LGLoc as a new language model-driven graph neural network for mRNA localization.
Journal:
Scientific reports
Published Date:
May 28, 2025
Abstract
The localization of mRNA is crucial for the synthesis of functional proteins and plays a significant role in cellular processes. Understanding mRNA localization can enhance applications in disease diagnosis (e.g., cancer, Alzheimer's) and drug development. While numerous methods have been developed for this purpose, existing approaches face challenges: experimental methods are often costly and time-consuming, while computational methods may lack accuracy and efficiency. To address these limitations, we propose LGLoc, a machine learning-based approach designed to improve the accuracy of mRNA localization predictions with low computational overhead. LGLoc employs a Graph Neural Network encoder that utilizes the RNA's secondary structure, complemented by a BERT encoder focused on the primary RNA sequence. Additionally, it integrates k-mer and nucleotide frequency-based encoders to capture essential sequence characteristics.
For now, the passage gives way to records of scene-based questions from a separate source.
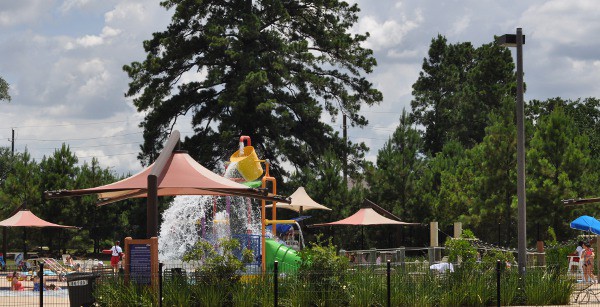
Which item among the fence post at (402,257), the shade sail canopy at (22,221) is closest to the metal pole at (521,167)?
the fence post at (402,257)

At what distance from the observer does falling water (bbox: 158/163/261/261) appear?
2763cm

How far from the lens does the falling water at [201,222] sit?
2763 centimetres

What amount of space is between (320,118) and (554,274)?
1180 inches

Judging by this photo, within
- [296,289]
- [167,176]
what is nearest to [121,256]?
[167,176]

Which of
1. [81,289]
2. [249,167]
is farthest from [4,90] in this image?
[81,289]

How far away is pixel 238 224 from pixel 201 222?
156 cm

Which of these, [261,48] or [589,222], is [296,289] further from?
[261,48]

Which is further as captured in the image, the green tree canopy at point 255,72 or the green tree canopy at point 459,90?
the green tree canopy at point 459,90

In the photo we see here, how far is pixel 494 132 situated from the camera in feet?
135

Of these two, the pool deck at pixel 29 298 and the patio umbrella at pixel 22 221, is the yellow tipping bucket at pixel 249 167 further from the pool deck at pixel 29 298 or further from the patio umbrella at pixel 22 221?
the patio umbrella at pixel 22 221

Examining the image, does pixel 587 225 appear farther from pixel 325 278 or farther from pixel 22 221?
pixel 22 221

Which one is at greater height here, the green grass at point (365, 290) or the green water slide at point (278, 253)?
the green water slide at point (278, 253)

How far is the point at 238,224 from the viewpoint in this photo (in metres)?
29.2

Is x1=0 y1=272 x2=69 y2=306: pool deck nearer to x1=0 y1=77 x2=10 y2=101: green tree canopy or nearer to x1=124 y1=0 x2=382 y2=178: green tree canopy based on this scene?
x1=124 y1=0 x2=382 y2=178: green tree canopy
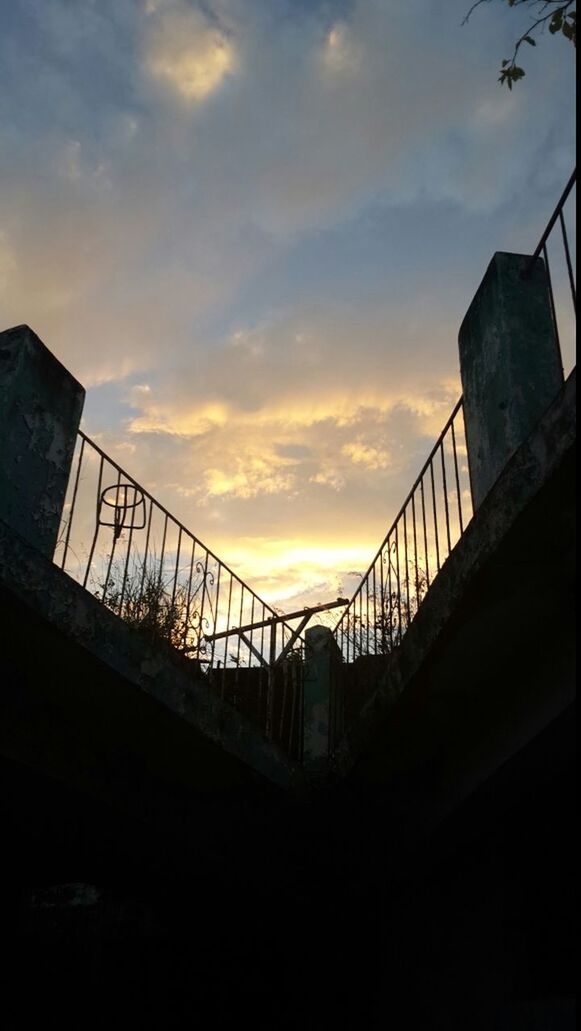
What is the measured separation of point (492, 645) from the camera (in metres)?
4.34

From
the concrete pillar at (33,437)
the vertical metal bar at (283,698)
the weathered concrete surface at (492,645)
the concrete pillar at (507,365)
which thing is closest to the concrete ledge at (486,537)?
the weathered concrete surface at (492,645)

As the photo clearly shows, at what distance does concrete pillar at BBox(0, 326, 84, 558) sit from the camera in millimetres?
4770

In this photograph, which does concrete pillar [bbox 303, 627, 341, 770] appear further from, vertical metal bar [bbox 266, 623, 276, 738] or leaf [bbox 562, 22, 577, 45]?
leaf [bbox 562, 22, 577, 45]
Feature selection is conducted using an analysis of variance, and classification is performed through a one-vs-rest Naïve Bayes classifier tailored for mRNA classification. Our results indicate that LGLoc significantly outperforms existing methods, such as mRNALoc and MSLP, across key performance metrics including Accuracy, Sensitivity, Specificity, F1-score, AUC, and MCC. Notably, LGLoc achieves over 49% improvement in average F1-score and 26% in average MCC compared to mRNALoc, demonstrating its reliability and effectiveness in mRNA subcellular localization.